Марина поднялась на гребень холма. Села на землю и сразу же слилась с темнотой. Ради ждал, что она пойдет домой, и собирался проводить ее хотя бы до домика путевого обходчика — время было совсем позднее. Вдруг он услыхал, как вниз покатились камешки. Она сбежала по склону, обняла его и зарыдала в голос. Ее дыхание обжигало ему щеку, но он ничего не сделал, чтобы ее утешить.
— Знал бы ты, чего мне стоило решиться на это свидание, ты бы пожалел меня, даже если б я была тебе совсем чужая. Неужто я тебе совсем безразлична? Разве я не заслужила твоей дружбы?
— Ты же сама потребовала, чтобы мы не встречались…
— Ах! — вздохнула Марина. — У меня больше нет сил.
Ради повел ее к рощице возле железнодорожной насыпи. Снял с себя пиджак и расстелил его на траве, чтобы они могли сесть. Она привлекла его к себе, склонила к нему на плечо голову. Прошло довольно много времени, а они так и не проронили ни слова. Марина боролась с искушением исповедоваться ему во всем до конца. Когда-то это было легко. Они делились друг с другом всеми своими переживаниями и мыслями, у них не было никаких секретов друг от друга. Без него она во второй раз осиротела, это была сущая правда. Зачем же тогда она мучила и Ради, и себя?..
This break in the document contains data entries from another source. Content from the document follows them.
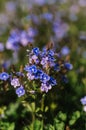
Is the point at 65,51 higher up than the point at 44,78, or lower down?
higher up

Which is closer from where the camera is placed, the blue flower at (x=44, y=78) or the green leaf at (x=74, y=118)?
the blue flower at (x=44, y=78)

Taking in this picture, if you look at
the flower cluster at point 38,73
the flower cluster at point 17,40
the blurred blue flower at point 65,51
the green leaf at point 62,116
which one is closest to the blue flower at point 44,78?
the flower cluster at point 38,73

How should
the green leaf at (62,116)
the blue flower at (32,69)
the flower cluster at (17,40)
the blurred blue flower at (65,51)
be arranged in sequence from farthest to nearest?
the blurred blue flower at (65,51)
the flower cluster at (17,40)
the green leaf at (62,116)
the blue flower at (32,69)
— Ты собиралась мне что-то сказать?
— Ты спешишь? Я тебя задерживаю?.. А мне хочется побыть с тобой. Подари мне эту ночь. Послушай, — совсем расчувствовалась Марина, — лес шепчет, река журчит — и все это для нас. Словно звучит твоя серенада, и мы только вдвоем с тобой: ты и я, как прежде… Брось ты свою сигарету, ты слишком много куришь. Сейчас я с тобой, только с тобой…
— Ты говоришь правду? А тот, другой?..
— Ах, оставь этого пошляка-декадента.
— А ты откуда знаешь, что он такой?
— Ради, не береди рану. Нам обоим это ни к чему. Смотри, как ты похудел, я же вижу, ты страдаешь. Не отрицай, сердце подсказывает мне, что это так.
— Спасибо за заботу. Но неужели ты не понимаешь, что твои слова звучат фальшиво и даже, если хочешь, лицемерно.
— А ты не думаешь, что ты меня обижаешь? Не хватил ли ты через край?
— Ничуть. Я говорю правду. Между нами стоит третий. Я никогда с этим не примирюсь. Еще раз тебе повторяю: или — или! И ты хорошо это знаешь, а позвала ты меня лишь для того, чтобы успокоить свою совесть.
— Ради!
И снова мозг пронзила мучительная мысль: сказать ему, что с ней случилось, или нет? Догадывается ли он об этом или уже знает? Марине захотелось увидеть лицо Ради — оно было зеркалом его души, точно отражая владевшее им настроение, его мысли. Но было темно.
— Подожди! — остановила она его, когда он поднялся. — Обещаю, я скажу тебе все. Только дай мне немного времени, умоляю тебя! Накинь на меня пиджак, мне стало холодно.
Когда месяц высветил тырновские колокольни и молодой лес зашумел листвой, они расстались с прежней любовью в сердцах.